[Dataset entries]
=======
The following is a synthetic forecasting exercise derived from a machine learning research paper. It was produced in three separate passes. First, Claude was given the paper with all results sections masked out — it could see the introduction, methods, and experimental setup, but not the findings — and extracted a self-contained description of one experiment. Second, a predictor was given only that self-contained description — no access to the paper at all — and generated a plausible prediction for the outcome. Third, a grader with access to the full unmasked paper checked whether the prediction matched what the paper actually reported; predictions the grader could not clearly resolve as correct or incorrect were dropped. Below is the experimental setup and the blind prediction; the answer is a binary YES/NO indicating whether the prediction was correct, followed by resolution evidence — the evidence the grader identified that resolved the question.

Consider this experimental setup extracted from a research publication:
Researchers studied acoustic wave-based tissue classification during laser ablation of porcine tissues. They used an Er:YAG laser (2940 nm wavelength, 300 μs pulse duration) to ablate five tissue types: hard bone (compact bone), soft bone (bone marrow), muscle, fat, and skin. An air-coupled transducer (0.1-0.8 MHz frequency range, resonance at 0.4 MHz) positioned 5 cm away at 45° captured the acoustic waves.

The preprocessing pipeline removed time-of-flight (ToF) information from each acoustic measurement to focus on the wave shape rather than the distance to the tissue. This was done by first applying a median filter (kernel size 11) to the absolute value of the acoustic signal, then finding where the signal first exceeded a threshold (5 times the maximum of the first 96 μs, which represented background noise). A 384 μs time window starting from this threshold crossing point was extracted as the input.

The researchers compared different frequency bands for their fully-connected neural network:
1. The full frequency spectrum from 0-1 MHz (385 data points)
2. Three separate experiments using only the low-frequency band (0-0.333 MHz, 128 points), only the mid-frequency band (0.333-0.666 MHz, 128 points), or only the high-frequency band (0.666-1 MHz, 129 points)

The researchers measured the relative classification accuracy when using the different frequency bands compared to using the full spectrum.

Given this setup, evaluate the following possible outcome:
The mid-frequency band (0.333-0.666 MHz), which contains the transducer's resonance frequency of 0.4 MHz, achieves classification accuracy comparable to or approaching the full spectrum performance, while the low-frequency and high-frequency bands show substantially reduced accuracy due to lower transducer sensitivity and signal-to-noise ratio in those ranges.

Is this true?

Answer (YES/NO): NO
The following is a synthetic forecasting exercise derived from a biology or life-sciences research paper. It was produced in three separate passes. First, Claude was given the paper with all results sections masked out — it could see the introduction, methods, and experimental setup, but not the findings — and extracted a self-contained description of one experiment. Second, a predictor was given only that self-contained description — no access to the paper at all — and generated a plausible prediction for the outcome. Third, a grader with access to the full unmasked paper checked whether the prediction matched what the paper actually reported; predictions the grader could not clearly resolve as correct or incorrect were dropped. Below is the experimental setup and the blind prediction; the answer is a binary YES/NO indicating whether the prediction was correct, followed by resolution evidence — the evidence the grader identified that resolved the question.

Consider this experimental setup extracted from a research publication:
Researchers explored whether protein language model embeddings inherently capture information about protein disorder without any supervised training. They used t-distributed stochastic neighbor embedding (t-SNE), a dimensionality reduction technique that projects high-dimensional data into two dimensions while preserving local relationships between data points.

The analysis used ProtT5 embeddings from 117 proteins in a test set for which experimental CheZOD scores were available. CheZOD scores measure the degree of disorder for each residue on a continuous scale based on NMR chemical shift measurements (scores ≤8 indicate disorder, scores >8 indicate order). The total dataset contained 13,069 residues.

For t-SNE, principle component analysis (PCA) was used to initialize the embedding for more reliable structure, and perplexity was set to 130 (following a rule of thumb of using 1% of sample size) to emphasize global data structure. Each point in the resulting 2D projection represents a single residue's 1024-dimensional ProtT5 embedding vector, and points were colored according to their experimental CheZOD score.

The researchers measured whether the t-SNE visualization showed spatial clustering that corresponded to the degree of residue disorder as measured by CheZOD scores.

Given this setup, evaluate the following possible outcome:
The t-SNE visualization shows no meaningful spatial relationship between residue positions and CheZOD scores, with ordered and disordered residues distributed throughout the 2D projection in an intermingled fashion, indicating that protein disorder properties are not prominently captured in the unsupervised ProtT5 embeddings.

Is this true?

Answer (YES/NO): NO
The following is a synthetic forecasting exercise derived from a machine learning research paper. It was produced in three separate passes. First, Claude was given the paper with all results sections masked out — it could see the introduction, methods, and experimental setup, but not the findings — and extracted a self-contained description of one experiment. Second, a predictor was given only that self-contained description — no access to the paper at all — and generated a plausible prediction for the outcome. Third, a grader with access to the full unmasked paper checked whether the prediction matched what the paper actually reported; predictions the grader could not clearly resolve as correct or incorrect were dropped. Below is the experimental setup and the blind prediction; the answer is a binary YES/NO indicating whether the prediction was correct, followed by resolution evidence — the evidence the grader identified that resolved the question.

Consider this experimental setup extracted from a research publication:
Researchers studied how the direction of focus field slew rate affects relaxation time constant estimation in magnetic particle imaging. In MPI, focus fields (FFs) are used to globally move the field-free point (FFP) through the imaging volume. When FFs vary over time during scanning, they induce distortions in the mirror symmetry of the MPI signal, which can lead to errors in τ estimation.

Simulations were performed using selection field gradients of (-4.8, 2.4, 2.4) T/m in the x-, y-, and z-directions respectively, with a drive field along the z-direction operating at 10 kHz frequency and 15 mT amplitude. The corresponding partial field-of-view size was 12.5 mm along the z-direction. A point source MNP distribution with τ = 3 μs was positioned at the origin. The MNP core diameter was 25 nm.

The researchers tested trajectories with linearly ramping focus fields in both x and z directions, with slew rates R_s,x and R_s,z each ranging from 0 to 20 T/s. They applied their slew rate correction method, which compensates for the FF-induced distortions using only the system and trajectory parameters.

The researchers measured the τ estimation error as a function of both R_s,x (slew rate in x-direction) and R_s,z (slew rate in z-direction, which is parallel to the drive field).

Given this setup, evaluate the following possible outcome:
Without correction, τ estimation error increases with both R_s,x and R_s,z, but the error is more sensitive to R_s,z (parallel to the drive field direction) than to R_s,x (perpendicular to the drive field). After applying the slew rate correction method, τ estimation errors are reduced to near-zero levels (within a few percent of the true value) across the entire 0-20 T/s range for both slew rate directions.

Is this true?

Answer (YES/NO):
=======
INSTRUCTIONS TO FOLLOW: In full and without alteration, write out the data above.

EXERCISE RESPONSE:
The following is a synthetic forecasting exercise derived from a machine learning research paper. It was produced in three separate passes. First, Claude was given the paper with all results sections masked out — it could see the introduction, methods, and experimental setup, but not the findings — and extracted a self-contained description of one experiment. Second, a predictor was given only that self-contained description — no access to the paper at all — and generated a plausible prediction for the outcome. Third, a grader with access to the full unmasked paper checked whether the prediction matched what the paper actually reported; predictions the grader could not clearly resolve as correct or incorrect were dropped. Below is the experimental setup and the blind prediction; the answer is a binary YES/NO indicating whether the prediction was correct, followed by resolution evidence — the evidence the grader identified that resolved the question.

Consider this experimental setup extracted from a research publication:
Researchers studied acoustic wave-based tissue classification during laser ablation of porcine tissues. They used an Er:YAG laser (2940 nm wavelength, 300 μs pulse duration) to ablate five tissue types: hard bone (compact bone), soft bone (bone marrow), muscle, fat, and skin. An air-coupled transducer (0.1-0.8 MHz frequency range, resonance at 0.4 MHz) positioned 5 cm away at 45° captured the acoustic waves.

The preprocessing pipeline removed time-of-flight (ToF) information from each acoustic measurement to focus on the wave shape rather than the distance to the tissue. This was done by first applying a median filter (kernel size 11) to the absolute value of the acoustic signal, then finding where the signal first exceeded a threshold (5 times the maximum of the first 96 μs, which represented background noise). A 384 μs time window starting from this threshold crossing point was extracted as the input.

The researchers compared different frequency bands for their fully-connected neural network:
1. The full frequency spectrum from 0-1 MHz (385 data points)
2. Three separate experiments using only the low-frequency band (0-0.333 MHz, 128 points), only the mid-frequency band (0.333-0.666 MHz, 128 points), or only the high-frequency band (0.666-1 MHz, 129 points)

The researchers measured the relative classification accuracy when using the different frequency bands compared to using the full spectrum.

Given this setup, evaluate the following possible outcome:
The mid-frequency band (0.333-0.666 MHz), which contains the transducer's resonance frequency of 0.4 MHz, achieves classification accuracy comparable to or approaching the full spectrum performance, while the low-frequency and high-frequency bands show substantially reduced accuracy due to lower transducer sensitivity and signal-to-noise ratio in those ranges.

Is this true?

Answer (YES/NO): NO
The following is a synthetic forecasting exercise derived from a biology or life-sciences research paper. It was produced in three separate passes. First, Claude was given the paper with all results sections masked out — it could see the introduction, methods, and experimental setup, but not the findings — and extracted a self-contained description of one experiment. Second, a predictor was given only that self-contained description — no access to the paper at all — and generated a plausible prediction for the outcome. Third, a grader with access to the full unmasked paper checked whether the prediction matched what the paper actually reported; predictions the grader could not clearly resolve as correct or incorrect were dropped. Below is the experimental setup and the blind prediction; the answer is a binary YES/NO indicating whether the prediction was correct, followed by resolution evidence — the evidence the grader identified that resolved the question.

Consider this experimental setup extracted from a research publication:
Researchers explored whether protein language model embeddings inherently capture information about protein disorder without any supervised training. They used t-distributed stochastic neighbor embedding (t-SNE), a dimensionality reduction technique that projects high-dimensional data into two dimensions while preserving local relationships between data points.

The analysis used ProtT5 embeddings from 117 proteins in a test set for which experimental CheZOD scores were available. CheZOD scores measure the degree of disorder for each residue on a continuous scale based on NMR chemical shift measurements (scores ≤8 indicate disorder, scores >8 indicate order). The total dataset contained 13,069 residues.

For t-SNE, principle component analysis (PCA) was used to initialize the embedding for more reliable structure, and perplexity was set to 130 (following a rule of thumb of using 1% of sample size) to emphasize global data structure. Each point in the resulting 2D projection represents a single residue's 1024-dimensional ProtT5 embedding vector, and points were colored according to their experimental CheZOD score.

The researchers measured whether the t-SNE visualization showed spatial clustering that corresponded to the degree of residue disorder as measured by CheZOD scores.

Given this setup, evaluate the following possible outcome:
The t-SNE visualization shows no meaningful spatial relationship between residue positions and CheZOD scores, with ordered and disordered residues distributed throughout the 2D projection in an intermingled fashion, indicating that protein disorder properties are not prominently captured in the unsupervised ProtT5 embeddings.

Is this true?

Answer (YES/NO): NO
The following is a synthetic forecasting exercise derived from a machine learning research paper. It was produced in three separate passes. First, Claude was given the paper with all results sections masked out — it could see the introduction, methods, and experimental setup, but not the findings — and extracted a self-contained description of one experiment. Second, a predictor was given only that self-contained description — no access to the paper at all — and generated a plausible prediction for the outcome. Third, a grader with access to the full unmasked paper checked whether the prediction matched what the paper actually reported; predictions the grader could not clearly resolve as correct or incorrect were dropped. Below is the experimental setup and the blind prediction; the answer is a binary YES/NO indicating whether the prediction was correct, followed by resolution evidence — the evidence the grader identified that resolved the question.

Consider this experimental setup extracted from a research publication:
Researchers studied how the direction of focus field slew rate affects relaxation time constant estimation in magnetic particle imaging. In MPI, focus fields (FFs) are used to globally move the field-free point (FFP) through the imaging volume. When FFs vary over time during scanning, they induce distortions in the mirror symmetry of the MPI signal, which can lead to errors in τ estimation.

Simulations were performed using selection field gradients of (-4.8, 2.4, 2.4) T/m in the x-, y-, and z-directions respectively, with a drive field along the z-direction operating at 10 kHz frequency and 15 mT amplitude. The corresponding partial field-of-view size was 12.5 mm along the z-direction. A point source MNP distribution with τ = 3 μs was positioned at the origin. The MNP core diameter was 25 nm.

The researchers tested trajectories with linearly ramping focus fields in both x and z directions, with slew rates R_s,x and R_s,z each ranging from 0 to 20 T/s. They applied their slew rate correction method, which compensates for the FF-induced distortions using only the system and trajectory parameters.

The researchers measured the τ estimation error as a function of both R_s,x (slew rate in x-direction) and R_s,z (slew rate in z-direction, which is parallel to the drive field).

Given this setup, evaluate the following possible outcome:
Without correction, τ estimation error increases with both R_s,x and R_s,z, but the error is more sensitive to R_s,z (parallel to the drive field direction) than to R_s,x (perpendicular to the drive field). After applying the slew rate correction method, τ estimation errors are reduced to near-zero levels (within a few percent of the true value) across the entire 0-20 T/s range for both slew rate directions.

Is this true?

Answer (YES/NO):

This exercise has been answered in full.